Only shareholders of record at 23:59 (Eastern Daylight Time) on August 15, 2025 (the "Record Date") will be entitled to attend and vote at the AGM. Changes to the register of members after the Record Date will be disregarded in determining the rights of any person to attend and vote at the meeting. Beneficial shareholders, for whom shares in the Company are held in a stock brokerage account or by a broker, bank or other nominee, will be sent information on how they can give instructions for voting of their shares at the meeting.

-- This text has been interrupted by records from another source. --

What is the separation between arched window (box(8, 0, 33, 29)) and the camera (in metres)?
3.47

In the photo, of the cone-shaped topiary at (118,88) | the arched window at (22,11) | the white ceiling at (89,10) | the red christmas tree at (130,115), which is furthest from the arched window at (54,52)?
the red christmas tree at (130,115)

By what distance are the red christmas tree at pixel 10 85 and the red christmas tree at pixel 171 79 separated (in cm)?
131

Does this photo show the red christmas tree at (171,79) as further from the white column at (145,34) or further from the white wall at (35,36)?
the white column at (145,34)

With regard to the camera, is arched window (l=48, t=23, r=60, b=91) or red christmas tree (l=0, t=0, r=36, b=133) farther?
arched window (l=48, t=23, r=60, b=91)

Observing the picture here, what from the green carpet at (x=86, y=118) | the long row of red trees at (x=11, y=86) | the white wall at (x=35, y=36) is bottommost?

The AGM notice and the Company's U.K. Companies Act annual accounts and reports for the financial year ended March 31, 2025 (containing the directors' report, strategic report, directors' remuneration report and policy, annual accounts, and auditor's report for the financial year ended March 31, 2025) are expected to be published on or around August 22, 2025, and will then be available in the Investor Relations Section on ReNew's website at https://investor.renew.com. Shareholders can request hard copies of documents free of charge by submitting a written request at the registered office of the Company.

# **About ReNew** 
Unless the context otherwise requires, all references in this press release to "we," "us," or "our" refers to ReNew and its subsidiaries.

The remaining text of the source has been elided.